'We have put a lot there': Dominguez defends fiscal response to outbreak
MANILA, Philippines — The Duterte administration has “put a lot” of resources on its coronavirus disease-2019 (COVID-19) response, the head of the government’s economic team said as he defended the government’s handling of the pandemic before senators on Tuesday.
“We are trying to appropriate whatever we have to support our most vulnerable members of our community,” Finance Secretary Carlos Dominguez III said in Senate briefing tackling the state’s response to the pandemic.
“We have really put a lot there,” he added.
At one point, the finance chief told Senate President Pro Tempore Ralph Recto, who was prodding Dominguez for a bigger fiscal outlay, to not “belittle” the government’s response to the outbreak which infected nearly 13,000 people nationwide. “I’m not belittling anything,” Recto responded.
The sufficiency of government resources became one of the focus of first of three-day marathon Senate hearings, which Senate President Tito Sotto said was meant to provide legislators information where the government is, and where it wants to go, on tackling the pandemic.
In his presentation, Dominguez reiterated a P1.74-trillion four-pillar economic strategy that the government has taken to fight COVID-19, a plan that came under scrutiny from Recto who wanted to “separate” actions taken by the central bank from the government’s actual fiscal spending.
As it is, the third pillar of the plan, worth P1.1 trillion, included the Bangko Sentral ng Pilipinas (BSP)’s measures to provide the government cash or ease interest rates and bank reserves to prompt higher lending. But Dominguez insisted the government had done more, telling Recto funding equivalent to 9.1% of economic output had been shelled out so far.
Funds for COVID-19 response have again taken center-stage in the past few days, from a government scramble to secure budget space for additional 5 million cash aid beneficiaries, to issues of mass testing that presidential spokesperson Harry Roque, at one point, said was better left to the private sector.
For Dominguez, and rest of the economic team, the problem really is the dwindling “budget cover” the government has to finance bigger spending, even while insisting cash is sufficient.
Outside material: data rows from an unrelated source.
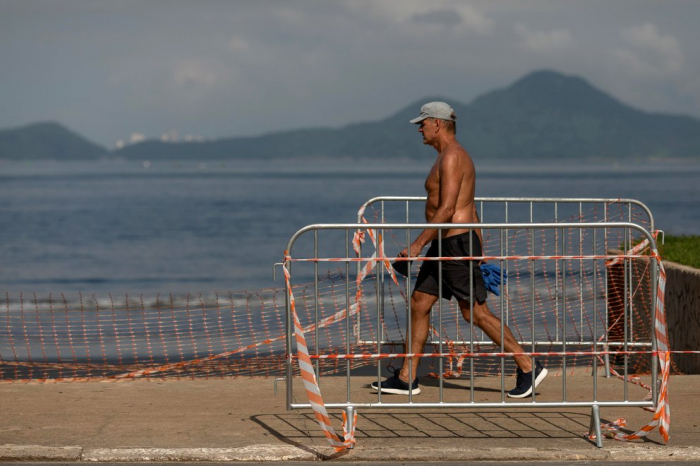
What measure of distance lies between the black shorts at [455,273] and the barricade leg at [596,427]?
1.18 m

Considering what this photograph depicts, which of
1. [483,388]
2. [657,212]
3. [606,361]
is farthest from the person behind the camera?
[657,212]

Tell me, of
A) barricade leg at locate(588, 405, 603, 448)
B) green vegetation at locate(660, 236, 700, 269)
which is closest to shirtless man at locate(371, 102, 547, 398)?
barricade leg at locate(588, 405, 603, 448)

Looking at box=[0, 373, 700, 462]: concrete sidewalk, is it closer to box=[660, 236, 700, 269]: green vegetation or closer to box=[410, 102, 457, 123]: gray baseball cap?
box=[410, 102, 457, 123]: gray baseball cap

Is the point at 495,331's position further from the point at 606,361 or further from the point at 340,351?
the point at 340,351

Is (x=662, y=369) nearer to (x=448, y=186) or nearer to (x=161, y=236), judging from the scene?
(x=448, y=186)

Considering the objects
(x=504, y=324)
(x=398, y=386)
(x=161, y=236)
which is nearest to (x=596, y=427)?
(x=504, y=324)

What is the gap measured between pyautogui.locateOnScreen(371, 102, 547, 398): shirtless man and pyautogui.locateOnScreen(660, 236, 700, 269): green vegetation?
364 centimetres

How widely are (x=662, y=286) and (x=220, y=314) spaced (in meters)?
11.4

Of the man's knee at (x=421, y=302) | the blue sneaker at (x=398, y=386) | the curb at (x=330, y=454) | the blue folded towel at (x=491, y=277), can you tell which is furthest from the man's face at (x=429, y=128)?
the curb at (x=330, y=454)

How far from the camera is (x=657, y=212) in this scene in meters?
63.4

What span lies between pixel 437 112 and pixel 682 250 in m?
5.35

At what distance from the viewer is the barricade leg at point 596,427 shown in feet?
21.0

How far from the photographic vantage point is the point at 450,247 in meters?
7.51

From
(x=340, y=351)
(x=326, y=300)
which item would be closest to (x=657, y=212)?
(x=326, y=300)
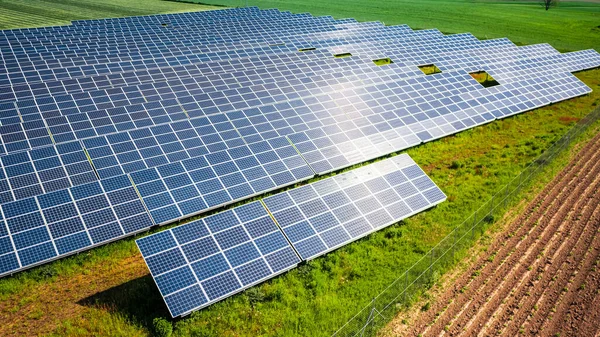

As it is, while the Executive department was given power to reallocate funds through the Bayanihan to Heal as One Act, spending is not allowed to go beyond P4.1 trillion, a plan devised before the pandemic hit.
On top of it, the finance chief said “revenues have plummeted” due to lack of economic activity. Finance department data released after the Senate hearing showed January-April collections of the tax and customs bureaus down 25.4% and 7.3% year-on-year, respectively.
Less revenues meant more borrowings. “We are borrowing a lot of money. We have tapped our multilateral agencies. We have issued our single lowest bonds,” Dominguez said.
“We are not restricting in borrowing funds,” he added.
Supplemental budget not feasible
In Dominguez’ presentation, it showed the government has increased its reliance on official development assistance to fund the pandemic’s response. From the original plan of $5.7 billion, borrowings from the World Bank, Asian Development Bank and Asian Infrastructure Investment Bank were increased to $8.6 billion. It’s unclear how much of that had been secured to date.
Larger borrowings, as it appears, are not enough reason to ask for a supplemental budget. Echoing the budget department, Dominguez said the government is “constrained” to request Congress for additional outlay, as the central bank suggested, because there is no new revenue source as prescribed by the Constitution.
Earlier in the day, Finance Undersecretary Gil Beltran told Philstar.com it’s a “debate” whether the Charter requires only the presence of cash, or new revenues to open the gates for a new outlay. “In the past though, we requested based on new revenues,” he said by phone.
Dominguez agreed. “We do not have the required additional revenue to support an additional supplemental budget so we are living within our means.”
“We are trying to use the cash that we have in the most responsible way,” he added.